Generally, single species deserve less attention while the system in which they thrive requires more. Knowing how a system functions, and applying the techniques with which that system developed is imperative for its continued health and existence. Most people are not wildlife biologist, so finding professional help is recommended for landowners developing a wildlife management plan for their Medina County land.
Wildlife Exemption Practices for Healthy Habitat
Ecosystems, even on small acreage, are dynamic and continuously changing. Succession is the change in plant species composition and structure over time and it is succession that we as land managers are trying to manipulate. Generally the earlier the successional stage the greater the plant diversity and the greater the number of wildlife species that are benefited. This is true across Texas.
Maintaining a variety of habitat types, while at the same time promoting plant diversity in both species composition and structure within each habitat type, should be the goal of all good wildlife management programs. Landowners that maintain an ag tax valuation on their land through wildlife management use must identify and manage for at least one native wildlife species.
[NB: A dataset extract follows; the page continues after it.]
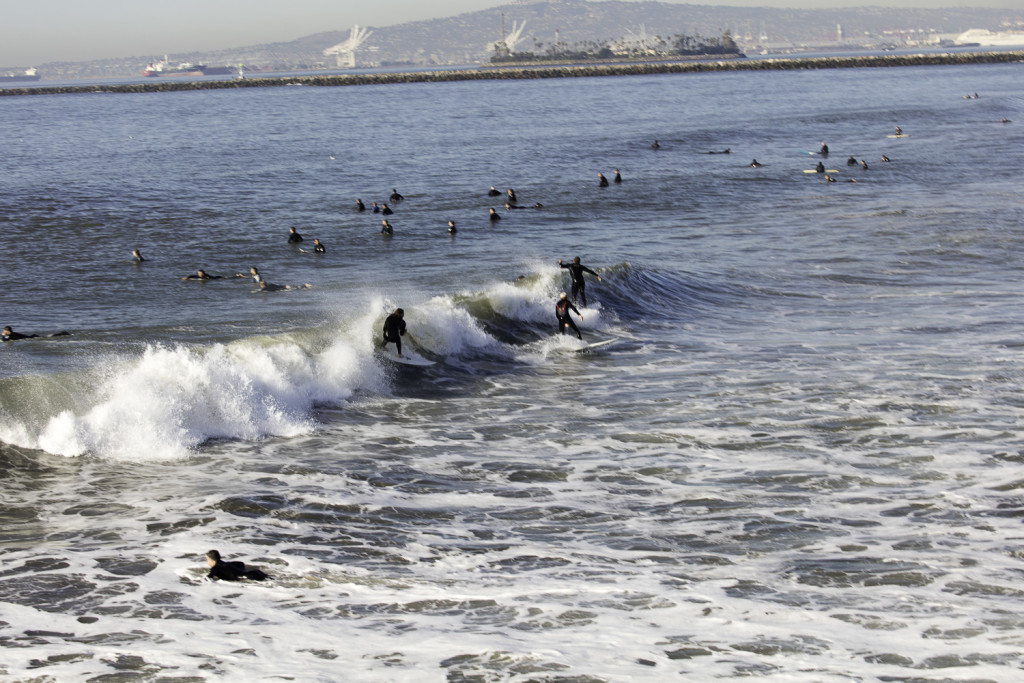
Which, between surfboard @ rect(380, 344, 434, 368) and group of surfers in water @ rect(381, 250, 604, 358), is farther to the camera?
surfboard @ rect(380, 344, 434, 368)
Wildlife Management Practices for Tax Valuation
Aldo Leopold, who is known as the “Father of Modern Wildlife Management”, authored a book in1933 titled Game Management. In this textbook Leopold wrote “…game can be restored by the creative use of the same tools which have heretofore destroyed it – ax, plow, cow, fire, and gun”. Of course, this idea holds true for both game and non-game species.
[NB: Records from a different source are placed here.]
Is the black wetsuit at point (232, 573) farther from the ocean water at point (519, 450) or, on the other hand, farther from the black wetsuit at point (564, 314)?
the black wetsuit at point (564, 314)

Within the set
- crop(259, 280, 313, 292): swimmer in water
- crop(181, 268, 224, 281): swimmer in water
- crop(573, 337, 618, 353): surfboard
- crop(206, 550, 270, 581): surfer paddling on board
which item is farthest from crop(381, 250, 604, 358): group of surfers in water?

The idea should also be encouraging to landowners. Land in any state can be made better for native plants and wildlife. Habitat management is the active application of these “tools” to the land in order to promote land health and enhanced availability of the 3 basic requirements to all wildlife species.
Wildlife Exemption in Medina County
Management activities through wildlife exemption can effect plant growth, food chains, water and nutritive cycles and these impact habitat for native wildlife. Sound management creates high quality habitat for wildlife, but also leads to more stable conditions during stress periods such as droughts and winter.
Managing for native wildlife can be rewarding for landowners (in many ways) in Medina County, but we understand that preparing a wildlife management plan to file with the county appraisal district for wildlife exemption (wildlife tax valuation) can be a daunting task. Contact us and we will handle the plan preparation while you enjoy your land!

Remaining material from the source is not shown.